# Exercise requirements
Return word for word the lines between the one holding "เซตประหยัด!!! ปั๊มติ๊กทั้งชุด ฟอร์ดโฟกัส" and the one holding "Musuko Ga Kawaikute", inclusive. Leave the pictures out.

# Exercise inputs

BEGIN

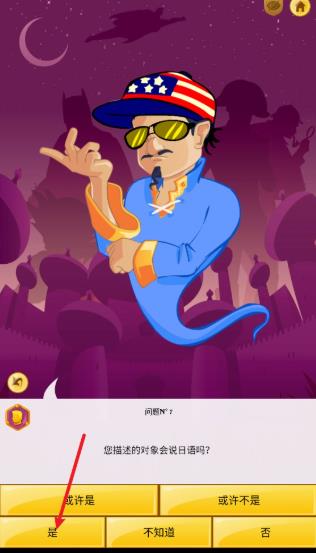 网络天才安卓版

END
BEGIN

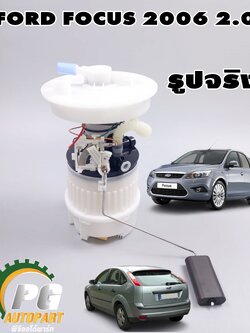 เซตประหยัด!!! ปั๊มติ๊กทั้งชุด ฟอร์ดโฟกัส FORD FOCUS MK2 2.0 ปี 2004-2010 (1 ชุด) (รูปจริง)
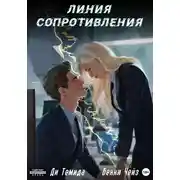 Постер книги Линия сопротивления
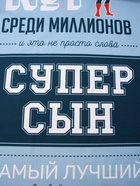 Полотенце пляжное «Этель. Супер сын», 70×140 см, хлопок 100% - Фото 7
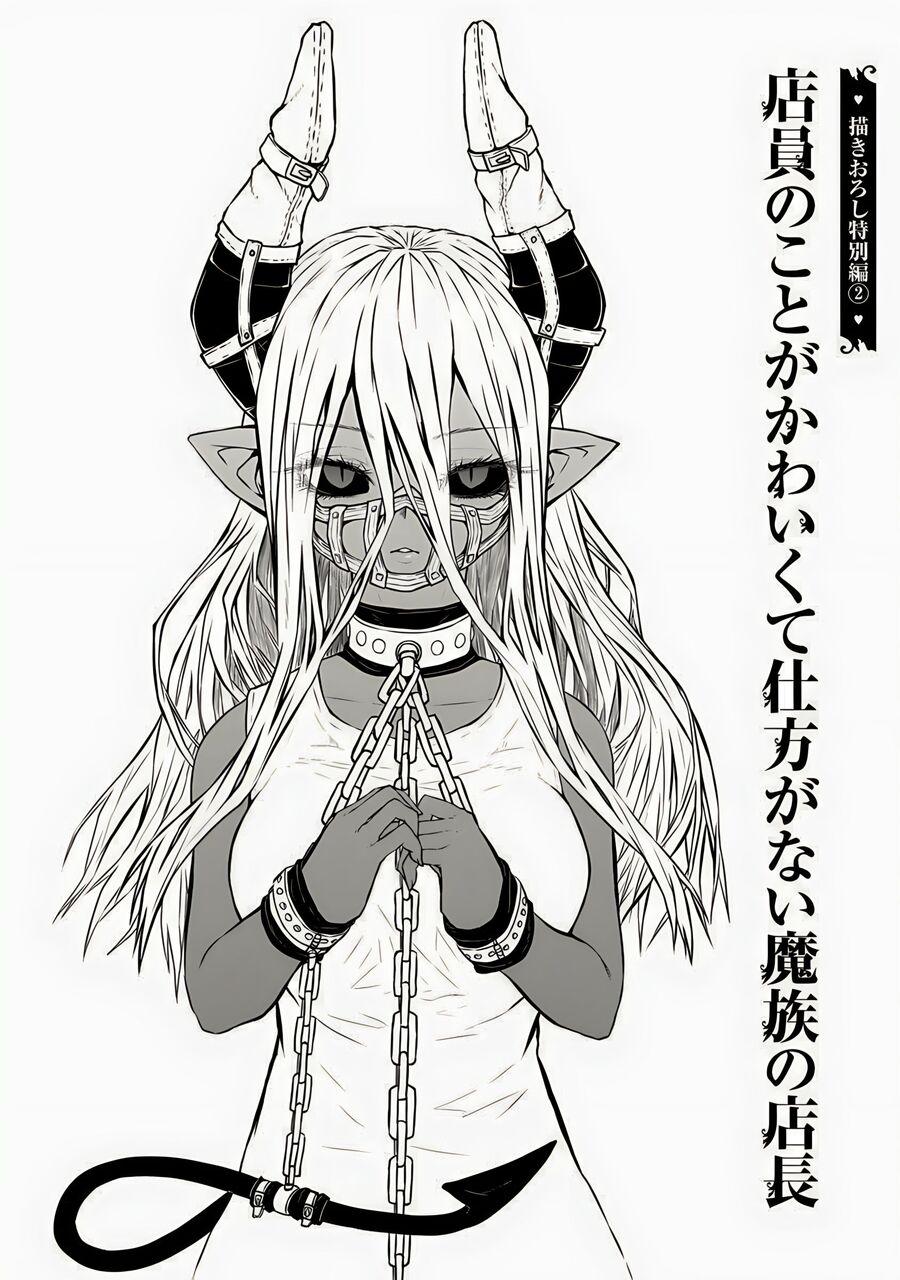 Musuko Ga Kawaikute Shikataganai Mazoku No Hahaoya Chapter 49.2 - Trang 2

END
BEGIN

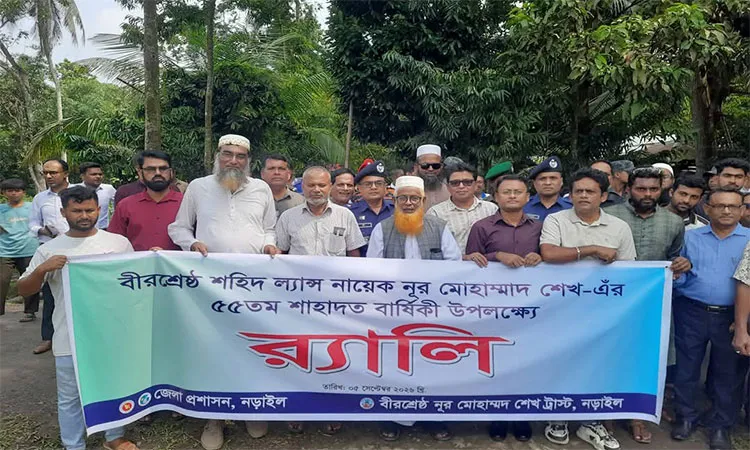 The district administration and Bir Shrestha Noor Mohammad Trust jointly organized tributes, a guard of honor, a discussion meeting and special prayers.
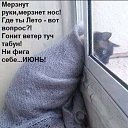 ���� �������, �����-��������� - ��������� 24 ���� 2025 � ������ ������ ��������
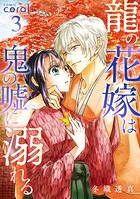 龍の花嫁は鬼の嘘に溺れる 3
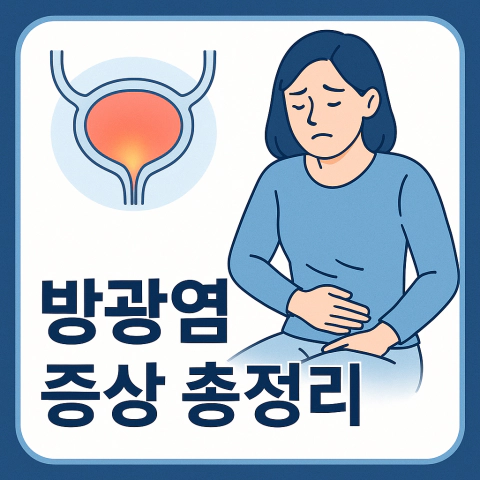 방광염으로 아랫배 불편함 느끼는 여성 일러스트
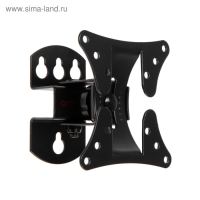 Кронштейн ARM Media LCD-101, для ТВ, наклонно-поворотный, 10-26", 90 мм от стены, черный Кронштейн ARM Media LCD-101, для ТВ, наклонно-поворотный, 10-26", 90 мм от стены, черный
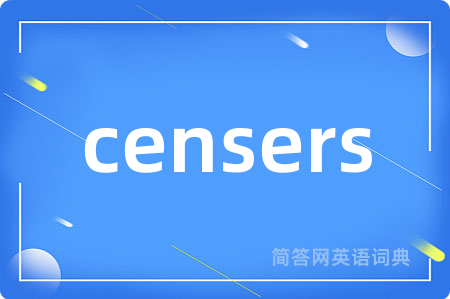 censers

END

# Answer to the exercise
 เซตประหยัด!!! ปั๊มติ๊กทั้งชุด ฟอร์ดโฟกัส FORD FOCUS MK2 2.0 ปี 2004-2010 (1 ชุด) (รูปจริง)
 Постер книги Линия сопротивления
 Полотенце пляжное «Этель. Супер сын», 70×140 см, хлопок 100% - Фото 7
 Musuko Ga Kawaikute Shikataganai Mazoku No Hahaoya Chapter 49.2 - Trang 2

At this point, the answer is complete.